> **Data supplied**:
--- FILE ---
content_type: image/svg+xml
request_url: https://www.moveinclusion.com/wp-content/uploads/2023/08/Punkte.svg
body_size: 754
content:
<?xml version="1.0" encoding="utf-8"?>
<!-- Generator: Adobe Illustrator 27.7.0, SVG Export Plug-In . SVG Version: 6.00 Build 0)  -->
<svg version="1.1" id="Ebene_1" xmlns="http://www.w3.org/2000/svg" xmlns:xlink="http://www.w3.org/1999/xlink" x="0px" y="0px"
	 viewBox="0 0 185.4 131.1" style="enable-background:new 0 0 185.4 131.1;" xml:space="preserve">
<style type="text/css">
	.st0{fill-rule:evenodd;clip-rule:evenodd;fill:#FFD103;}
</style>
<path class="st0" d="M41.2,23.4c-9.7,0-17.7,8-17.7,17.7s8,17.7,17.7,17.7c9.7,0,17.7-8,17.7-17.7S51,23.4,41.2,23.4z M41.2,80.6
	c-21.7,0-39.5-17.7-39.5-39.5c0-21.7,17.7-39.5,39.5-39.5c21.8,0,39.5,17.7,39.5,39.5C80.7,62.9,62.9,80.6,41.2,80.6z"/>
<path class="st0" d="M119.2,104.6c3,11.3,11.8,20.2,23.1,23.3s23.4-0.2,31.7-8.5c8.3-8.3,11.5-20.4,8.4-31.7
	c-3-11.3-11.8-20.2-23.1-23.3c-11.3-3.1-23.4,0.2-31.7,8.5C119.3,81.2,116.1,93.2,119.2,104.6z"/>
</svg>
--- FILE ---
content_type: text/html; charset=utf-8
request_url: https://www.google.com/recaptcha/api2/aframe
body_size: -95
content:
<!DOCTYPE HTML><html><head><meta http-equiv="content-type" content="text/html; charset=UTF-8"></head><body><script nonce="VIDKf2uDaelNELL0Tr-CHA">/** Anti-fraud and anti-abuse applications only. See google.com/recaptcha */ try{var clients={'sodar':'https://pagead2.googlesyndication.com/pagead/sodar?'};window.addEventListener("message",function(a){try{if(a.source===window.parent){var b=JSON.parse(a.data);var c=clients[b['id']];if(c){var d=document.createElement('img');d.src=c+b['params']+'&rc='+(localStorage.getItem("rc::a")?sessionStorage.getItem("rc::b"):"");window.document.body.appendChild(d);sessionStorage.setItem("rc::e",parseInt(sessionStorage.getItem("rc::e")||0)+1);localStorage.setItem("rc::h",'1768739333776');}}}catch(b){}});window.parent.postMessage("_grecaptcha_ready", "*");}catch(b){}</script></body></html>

> **What is needed**: Retype the records above so that nothing differs from the original.

> **Reply**:
--- FILE ---
content_type: image/svg+xml
request_url: https://www.moveinclusion.com/wp-content/uploads/2023/08/Punkte.svg
body_size: 754
content:
<?xml version="1.0" encoding="utf-8"?>
<!-- Generator: Adobe Illustrator 27.7.0, SVG Export Plug-In . SVG Version: 6.00 Build 0)  -->
<svg version="1.1" id="Ebene_1" xmlns="http://www.w3.org/2000/svg" xmlns:xlink="http://www.w3.org/1999/xlink" x="0px" y="0px"
	 viewBox="0 0 185.4 131.1" style="enable-background:new 0 0 185.4 131.1;" xml:space="preserve">
<style type="text/css">
	.st0{fill-rule:evenodd;clip-rule:evenodd;fill:#FFD103;}
</style>
<path class="st0" d="M41.2,23.4c-9.7,0-17.7,8-17.7,17.7s8,17.7,17.7,17.7c9.7,0,17.7-8,17.7-17.7S51,23.4,41.2,23.4z M41.2,80.6
	c-21.7,0-39.5-17.7-39.5-39.5c0-21.7,17.7-39.5,39.5-39.5c21.8,0,39.5,17.7,39.5,39.5C80.7,62.9,62.9,80.6,41.2,80.6z"/>
<path class="st0" d="M119.2,104.6c3,11.3,11.8,20.2,23.1,23.3s23.4-0.2,31.7-8.5c8.3-8.3,11.5-20.4,8.4-31.7
	c-3-11.3-11.8-20.2-23.1-23.3c-11.3-3.1-23.4,0.2-31.7,8.5C119.3,81.2,116.1,93.2,119.2,104.6z"/>
</svg>
--- FILE ---
content_type: text/html; charset=utf-8
request_url: https://www.google.com/recaptcha/api2/aframe
body_size: -95
content:
<!DOCTYPE HTML><html><head><meta http-equiv="content-type" content="text/html; charset=UTF-8"></head><body><script nonce="VIDKf2uDaelNELL0Tr-CHA">/** Anti-fraud and anti-abuse applications only. See google.com/recaptcha */ try{var clients={'sodar':'https://pagead2.googlesyndication.com/pagead/sodar?'};window.addEventListener("message",function(a){try{if(a.source===window.parent){var b=JSON.parse(a.data);var c=clients[b['id']];if(c){var d=document.createElement('img');d.src=c+b['params']+'&rc='+(localStorage.getItem("rc::a")?sessionStorage.getItem("rc::b"):"");window.document.body.appendChild(d);sessionStorage.setItem("rc::e",parseInt(sessionStorage.getItem("rc::e")||0)+1);localStorage.setItem("rc::h",'1768739333776');}}}catch(b){}});window.parent.postMessage("_grecaptcha_ready", "*");}catch(b){}</script></body></html>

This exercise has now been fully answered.